#### Your objective:
What you return should match the records below exactly.

#### The data:
--- --- ---
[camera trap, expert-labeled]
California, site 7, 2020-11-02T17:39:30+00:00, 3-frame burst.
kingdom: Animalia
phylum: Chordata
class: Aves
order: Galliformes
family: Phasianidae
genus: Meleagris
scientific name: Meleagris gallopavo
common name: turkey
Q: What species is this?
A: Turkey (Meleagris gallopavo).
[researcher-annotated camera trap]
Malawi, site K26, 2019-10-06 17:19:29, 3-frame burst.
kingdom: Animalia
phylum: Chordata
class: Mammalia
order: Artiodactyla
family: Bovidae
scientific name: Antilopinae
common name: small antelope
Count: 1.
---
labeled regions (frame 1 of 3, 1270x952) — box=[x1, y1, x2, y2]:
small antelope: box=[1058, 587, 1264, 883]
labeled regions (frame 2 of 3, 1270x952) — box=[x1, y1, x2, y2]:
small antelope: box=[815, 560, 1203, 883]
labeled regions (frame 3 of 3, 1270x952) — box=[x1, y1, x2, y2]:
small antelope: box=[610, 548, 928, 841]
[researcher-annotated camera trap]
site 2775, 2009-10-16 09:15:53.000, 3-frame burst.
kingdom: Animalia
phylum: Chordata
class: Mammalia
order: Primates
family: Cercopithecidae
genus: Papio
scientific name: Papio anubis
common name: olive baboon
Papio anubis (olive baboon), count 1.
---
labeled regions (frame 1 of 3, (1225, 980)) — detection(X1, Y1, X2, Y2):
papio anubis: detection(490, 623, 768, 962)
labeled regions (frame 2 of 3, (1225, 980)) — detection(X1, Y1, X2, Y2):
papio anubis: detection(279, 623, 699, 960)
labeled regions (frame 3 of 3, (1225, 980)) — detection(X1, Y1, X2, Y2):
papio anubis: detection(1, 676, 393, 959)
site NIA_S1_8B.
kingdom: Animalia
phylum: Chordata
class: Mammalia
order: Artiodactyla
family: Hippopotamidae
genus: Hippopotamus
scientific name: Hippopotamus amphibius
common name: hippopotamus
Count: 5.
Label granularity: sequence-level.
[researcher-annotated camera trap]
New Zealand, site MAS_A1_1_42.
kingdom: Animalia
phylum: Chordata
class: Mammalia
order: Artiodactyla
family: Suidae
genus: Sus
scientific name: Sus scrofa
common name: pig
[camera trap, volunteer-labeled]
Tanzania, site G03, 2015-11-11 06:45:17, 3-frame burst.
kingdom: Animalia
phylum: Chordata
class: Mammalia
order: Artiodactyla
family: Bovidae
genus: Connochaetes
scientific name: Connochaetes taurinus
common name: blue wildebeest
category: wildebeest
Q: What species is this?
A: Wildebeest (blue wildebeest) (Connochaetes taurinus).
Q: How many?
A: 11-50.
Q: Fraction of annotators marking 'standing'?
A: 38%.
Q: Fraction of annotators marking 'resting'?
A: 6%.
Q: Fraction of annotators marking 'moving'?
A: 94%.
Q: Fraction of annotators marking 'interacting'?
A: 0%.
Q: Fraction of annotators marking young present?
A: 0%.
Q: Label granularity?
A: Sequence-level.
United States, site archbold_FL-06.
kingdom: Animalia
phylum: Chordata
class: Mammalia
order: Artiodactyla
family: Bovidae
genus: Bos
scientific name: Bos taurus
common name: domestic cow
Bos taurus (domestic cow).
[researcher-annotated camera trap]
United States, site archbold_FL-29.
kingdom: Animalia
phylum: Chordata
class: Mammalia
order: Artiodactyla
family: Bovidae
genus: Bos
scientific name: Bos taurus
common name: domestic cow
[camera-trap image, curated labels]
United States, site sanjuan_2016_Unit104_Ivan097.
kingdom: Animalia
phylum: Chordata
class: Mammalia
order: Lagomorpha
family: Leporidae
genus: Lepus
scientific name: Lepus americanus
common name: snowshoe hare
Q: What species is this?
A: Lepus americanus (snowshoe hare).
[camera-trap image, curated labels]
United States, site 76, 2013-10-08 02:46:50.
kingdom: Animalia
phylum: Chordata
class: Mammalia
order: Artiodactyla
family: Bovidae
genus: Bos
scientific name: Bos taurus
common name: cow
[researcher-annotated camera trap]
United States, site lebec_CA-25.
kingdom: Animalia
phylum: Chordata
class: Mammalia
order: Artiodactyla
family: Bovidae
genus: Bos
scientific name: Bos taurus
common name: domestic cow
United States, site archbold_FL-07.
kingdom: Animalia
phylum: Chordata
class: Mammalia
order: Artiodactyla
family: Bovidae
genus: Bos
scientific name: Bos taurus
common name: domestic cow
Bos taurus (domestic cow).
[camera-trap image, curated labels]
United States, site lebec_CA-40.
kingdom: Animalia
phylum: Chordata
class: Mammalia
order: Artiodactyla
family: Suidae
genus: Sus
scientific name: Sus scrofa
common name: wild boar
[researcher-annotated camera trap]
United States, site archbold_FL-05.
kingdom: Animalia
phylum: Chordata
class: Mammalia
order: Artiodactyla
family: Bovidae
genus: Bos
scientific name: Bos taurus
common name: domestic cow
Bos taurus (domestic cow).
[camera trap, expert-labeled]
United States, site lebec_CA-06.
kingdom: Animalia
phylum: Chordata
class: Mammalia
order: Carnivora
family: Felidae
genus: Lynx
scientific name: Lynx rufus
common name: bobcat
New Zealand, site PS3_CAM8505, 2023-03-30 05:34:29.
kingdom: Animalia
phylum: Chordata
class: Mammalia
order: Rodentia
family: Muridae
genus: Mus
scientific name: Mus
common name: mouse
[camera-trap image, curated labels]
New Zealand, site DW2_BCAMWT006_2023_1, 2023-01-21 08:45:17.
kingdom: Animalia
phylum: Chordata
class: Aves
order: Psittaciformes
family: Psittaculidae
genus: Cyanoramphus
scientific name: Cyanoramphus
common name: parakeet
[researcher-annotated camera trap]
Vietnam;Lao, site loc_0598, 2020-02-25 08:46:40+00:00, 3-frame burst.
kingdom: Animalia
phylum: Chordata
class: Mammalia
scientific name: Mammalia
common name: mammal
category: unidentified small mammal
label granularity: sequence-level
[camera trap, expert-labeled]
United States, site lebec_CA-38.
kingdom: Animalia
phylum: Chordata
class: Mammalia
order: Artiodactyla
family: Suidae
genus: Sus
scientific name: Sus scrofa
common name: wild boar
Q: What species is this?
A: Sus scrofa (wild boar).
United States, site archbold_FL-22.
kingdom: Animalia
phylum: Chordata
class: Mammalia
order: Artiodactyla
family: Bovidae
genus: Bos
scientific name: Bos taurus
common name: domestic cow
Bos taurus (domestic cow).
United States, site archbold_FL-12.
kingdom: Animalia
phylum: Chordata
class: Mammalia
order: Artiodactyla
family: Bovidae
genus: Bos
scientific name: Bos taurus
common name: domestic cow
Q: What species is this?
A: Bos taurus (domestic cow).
--- --- ---
#### Answer below:
[camera trap, expert-labeled]
California, site 7, 2020-11-02T17:39:30+00:00, 3-frame burst.
kingdom: Animalia
phylum: Chordata
class: Aves
order: Galliformes
family: Phasianidae
genus: Meleagris
scientific name: Meleagris gallopavo
common name: turkey
Q: What species is this?
A: Turkey (Meleagris gallopavo).
[researcher-annotated camera trap]
Malawi, site K26, 2019-10-06 17:19:29, 3-frame burst.
kingdom: Animalia
phylum: Chordata
class: Mammalia
order: Artiodactyla
family: Bovidae
scientific name: Antilopinae
common name: small antelope
Count: 1.
---
labeled regions (frame 1 of 3, 1270x952) — box=[x1, y1, x2, y2]:
small antelope: box=[1058, 587, 1264, 883]
labeled regions (frame 2 of 3, 1270x952) — box=[x1, y1, x2, y2]:
small antelope: box=[815, 560, 1203, 883]
labeled regions (frame 3 of 3, 1270x952) — box=[x1, y1, x2, y2]:
small antelope: box=[610, 548, 928, 841]
[researcher-annotated camera trap]
site 2775, 2009-10-16 09:15:53.000, 3-frame burst.
kingdom: Animalia
phylum: Chordata
class: Mammalia
order: Primates
family: Cercopithecidae
genus: Papio
scientific name: Papio anubis
common name: olive baboon
Papio anubis (olive baboon), count 1.
---
labeled regions (frame 1 of 3, (1225, 980)) — detection(X1, Y1, X2, Y2):
papio anubis: detection(490, 623, 768, 962)
labeled regions (frame 2 of 3, (1225, 980)) — detection(X1, Y1, X2, Y2):
papio anubis: detection(279, 623, 699, 960)
labeled regions (frame 3 of 3, (1225, 980)) — detection(X1, Y1, X2, Y2):
papio anubis: detection(1, 676, 393, 959)
site NIA_S1_8B.
kingdom: Animalia
phylum: Chordata
class: Mammalia
order: Artiodactyla
family: Hippopotamidae
genus: Hippopotamus
scientific name: Hippopotamus amphibius
common name: hippopotamus
Count: 5.
Label granularity: sequence-level.
[researcher-annotated camera trap]
New Zealand, site MAS_A1_1_42.
kingdom: Animalia
phylum: Chordata
class: Mammalia
order: Artiodactyla
family: Suidae
genus: Sus
scientific name: Sus scrofa
common name: pig
[camera trap, volunteer-labeled]
Tanzania, site G03, 2015-11-11 06:45:17, 3-frame burst.
kingdom: Animalia
phylum: Chordata
class: Mammalia
order: Artiodactyla
family: Bovidae
genus: Connochaetes
scientific name: Connochaetes taurinus
common name: blue wildebeest
category: wildebeest
Q: What species is this?
A: Wildebeest (blue wildebeest) (Connochaetes taurinus).
Q: How many?
A: 11-50.
Q: Fraction of annotators marking 'standing'?
A: 38%.
Q: Fraction of annotators marking 'resting'?
A: 6%.
Q: Fraction of annotators marking 'moving'?
A: 94%.
Q: Fraction of annotators marking 'interacting'?
A: 0%.
Q: Fraction of annotators marking young present?
A: 0%.
Q: Label granularity?
A: Sequence-level.
United States, site archbold_FL-06.
kingdom: Animalia
phylum: Chordata
class: Mammalia
order: Artiodactyla
family: Bovidae
genus: Bos
scientific name: Bos taurus
common name: domestic cow
Bos taurus (domestic cow).
[researcher-annotated camera trap]
United States, site archbold_FL-29.
kingdom: Animalia
phylum: Chordata
class: Mammalia
order: Artiodactyla
family: Bovidae
genus: Bos
scientific name: Bos taurus
common name: domestic cow
[camera-trap image, curated labels]
United States, site sanjuan_2016_Unit104_Ivan097.
kingdom: Animalia
phylum: Chordata
class: Mammalia
order: Lagomorpha
family: Leporidae
genus: Lepus
scientific name: Lepus americanus
common name: snowshoe hare
Q: What species is this?
A: Lepus americanus (snowshoe hare).
[camera-trap image, curated labels]
United States, site 76, 2013-10-08 02:46:50.
kingdom: Animalia
phylum: Chordata
class: Mammalia
order: Artiodactyla
family: Bovidae
genus: Bos
scientific name: Bos taurus
common name: cow
[researcher-annotated camera trap]
United States, site lebec_CA-25.
kingdom: Animalia
phylum: Chordata
class: Mammalia
order: Artiodactyla
family: Bovidae
genus: Bos
scientific name: Bos taurus
common name: domestic cow
United States, site archbold_FL-07.
kingdom: Animalia
phylum: Chordata
class: Mammalia
order: Artiodactyla
family: Bovidae
genus: Bos
scientific name: Bos taurus
common name: domestic cow
Bos taurus (domestic cow).
[camera-trap image, curated labels]
United States, site lebec_CA-40.
kingdom: Animalia
phylum: Chordata
class: Mammalia
order: Artiodactyla
family: Suidae
genus: Sus
scientific name: Sus scrofa
common name: wild boar
[researcher-annotated camera trap]
United States, site archbold_FL-05.
kingdom: Animalia
phylum: Chordata
class: Mammalia
order: Artiodactyla
family: Bovidae
genus: Bos
scientific name: Bos taurus
common name: domestic cow
Bos taurus (domestic cow).
[camera trap, expert-labeled]
United States, site lebec_CA-06.
kingdom: Animalia
phylum: Chordata
class: Mammalia
order: Carnivora
family: Felidae
genus: Lynx
scientific name: Lynx rufus
common name: bobcat
New Zealand, site PS3_CAM8505, 2023-03-30 05:34:29.
kingdom: Animalia
phylum: Chordata
class: Mammalia
order: Rodentia
family: Muridae
genus: Mus
scientific name: Mus
common name: mouse
[camera-trap image, curated labels]
New Zealand, site DW2_BCAMWT006_2023_1, 2023-01-21 08:45:17.
kingdom: Animalia
phylum: Chordata
class: Aves
order: Psittaciformes
family: Psittaculidae
genus: Cyanoramphus
scientific name: Cyanoramphus
common name: parakeet
[researcher-annotated camera trap]
Vietnam;Lao, site loc_0598, 2020-02-25 08:46:40+00:00, 3-frame burst.
kingdom: Animalia
phylum: Chordata
class: Mammalia
scientific name: Mammalia
common name: mammal
category: unidentified small mammal
label granularity: sequence-level
[camera trap, expert-labeled]
United States, site lebec_CA-38.
kingdom: Animalia
phylum: Chordata
class: Mammalia
order: Artiodactyla
family: Suidae
genus: Sus
scientific name: Sus scrofa
common name: wild boar
Q: What species is this?
A: Sus scrofa (wild boar).
United States, site archbold_FL-22.
kingdom: Animalia
phylum: Chordata
class: Mammalia
order: Artiodactyla
family: Bovidae
genus: Bos
scientific name: Bos taurus
common name: domestic cow
Bos taurus (domestic cow).
United States, site archbold_FL-12.
kingdom: Animalia
phylum: Chordata
class: Mammalia
order: Artiodactyla
family: Bovidae
genus: Bos
scientific name: Bos taurus
common name: domestic cow
Q: What species is this?
A: Bos taurus (domestic cow).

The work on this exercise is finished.